Is this a fair coin?

Author

Dr. Alexander Fisher

 [1] 0 1 0 0 0 0 0 0 0 0
library(tidyverse)
library(latex2exp)
library(glue)
library(patchwork)

set.seed(3)
flips = rbinom(5000, size = 1, prob = 0.25)
flips %>% head(10)

We observe 10 flips from the same coin above, where 0 is “tails” and 1 is “heads”. In summary, we see Y = 1 heads in 10 coin flips. Is this a fair coin?


To articulate this mathematically, let \(\theta \in [0, 1]\) be the bias-weighting (the chance of heads) of the coin. Fundamentally, we want \(p(\theta | y)\), which we can expand via Bayes’ rule,

\[ p(\theta | y) = \frac{p(y|\theta) p(\theta)}{\int_{\theta \in \Theta} p(y|\theta) p(\theta) d\theta} \]

Label the following on the equation above: likelihood, prior, posterior, normalizing constant.

Likelihood: the data generative process. The joint probability (or density) of the data given the parameters of the model. Most often thought of as a function of the parameter. Note: not a density of the parameter.

Prior: Our a priori (beforehand) beliefs about the true population characteristics.

Posterior: Our a posteriori (afterwards) beliefs about the true population characteristics after having observed the data set \(y\).

Normalizing constant: A number that enables a pmf or pdf to integrate to 1.

Uniform prior

Let \(y\) be the number of heads in \(n\) coin flips.

\[ p(\theta | y) \propto \theta^{y}(1-\theta)^{n-y} \]

This is the kernel of a ___ density, where \(\alpha = y + 1\) and \(\beta = n - y + 1\), hence

\[ p(\theta | y) = \frac{\Gamma(n + 2)}{\Gamma(y + 1)\Gamma(n-y+1)} \theta^{y}(1-\theta)^{n-y} \]

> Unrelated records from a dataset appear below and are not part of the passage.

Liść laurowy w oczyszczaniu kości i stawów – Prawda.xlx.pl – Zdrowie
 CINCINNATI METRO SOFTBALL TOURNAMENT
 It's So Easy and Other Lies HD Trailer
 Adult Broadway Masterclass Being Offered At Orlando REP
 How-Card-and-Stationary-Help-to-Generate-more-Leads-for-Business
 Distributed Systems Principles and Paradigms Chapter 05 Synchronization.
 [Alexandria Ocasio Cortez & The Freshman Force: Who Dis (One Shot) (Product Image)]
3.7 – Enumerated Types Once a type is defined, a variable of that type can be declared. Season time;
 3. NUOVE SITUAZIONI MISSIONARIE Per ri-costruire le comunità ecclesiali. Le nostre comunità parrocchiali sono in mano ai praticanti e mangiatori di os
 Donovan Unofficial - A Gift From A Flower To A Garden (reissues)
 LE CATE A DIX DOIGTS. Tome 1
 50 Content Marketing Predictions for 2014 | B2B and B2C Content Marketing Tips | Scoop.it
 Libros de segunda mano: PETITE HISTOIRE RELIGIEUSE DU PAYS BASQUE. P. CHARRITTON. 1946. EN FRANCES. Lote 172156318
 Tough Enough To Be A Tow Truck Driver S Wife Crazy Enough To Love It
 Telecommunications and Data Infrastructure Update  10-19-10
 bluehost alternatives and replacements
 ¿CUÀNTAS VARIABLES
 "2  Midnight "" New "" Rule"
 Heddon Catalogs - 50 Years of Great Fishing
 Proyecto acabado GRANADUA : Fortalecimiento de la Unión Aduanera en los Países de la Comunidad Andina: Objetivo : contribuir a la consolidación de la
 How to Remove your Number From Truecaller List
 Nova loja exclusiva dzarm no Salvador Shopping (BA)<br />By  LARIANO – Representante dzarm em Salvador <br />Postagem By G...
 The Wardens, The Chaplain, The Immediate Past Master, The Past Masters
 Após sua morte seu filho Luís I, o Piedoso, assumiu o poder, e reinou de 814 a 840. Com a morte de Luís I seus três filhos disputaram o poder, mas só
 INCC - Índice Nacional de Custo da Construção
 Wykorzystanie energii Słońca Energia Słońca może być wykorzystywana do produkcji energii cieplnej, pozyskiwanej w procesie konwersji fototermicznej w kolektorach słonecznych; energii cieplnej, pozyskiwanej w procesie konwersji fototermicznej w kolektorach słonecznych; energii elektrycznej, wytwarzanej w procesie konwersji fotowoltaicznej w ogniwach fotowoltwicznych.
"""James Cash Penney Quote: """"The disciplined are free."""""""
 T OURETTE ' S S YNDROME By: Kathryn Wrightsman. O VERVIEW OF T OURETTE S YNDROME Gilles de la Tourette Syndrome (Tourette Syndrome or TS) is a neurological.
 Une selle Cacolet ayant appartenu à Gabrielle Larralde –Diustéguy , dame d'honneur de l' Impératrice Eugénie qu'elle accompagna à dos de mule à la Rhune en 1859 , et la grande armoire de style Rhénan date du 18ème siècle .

and the posterior mean is \(\frac{y + 1}{n + 2}\) and the posterior variance is \(\frac{(y+1)(n - y + 1)}{(n + 2)^2 (n + 1)}\).

Let’s examine how the posterior evolves with each successive coin flip.

N = c(0, 1, 2, 3, 4, 10, 100, 1000, 5000)

for (i in seq_along(N)) {
n = N[i]
if(n == 0) {
  y = 0
}
else {
  y = sum(flips[1:n])
}

x = 0:1 # range
df = data.frame(x)
assign(paste0("p", i),
  df %>%
  ggplot(aes(x = x)) +
  stat_function(fun=dbeta, 
                args = list(shape1 = y + 1, shape2 = n - y + 1)) +
  labs(y = TeX("$p(\\theta | y)$"), x = TeX("$\\theta$"),
       title = glue("n = {n}")) +
  theme_bw()
)
}

(p1 + p2 + p3) / 
  (p4 + p5 + p6) / 
  (p7 + p8 + p9) +
  plot_annotation(title = "Figure 1")

Conjugacy

If \(\theta \sim\) Uniform(0, 1) then \(p(\theta)\) = 1 for all \(\theta \in [0, 1]\).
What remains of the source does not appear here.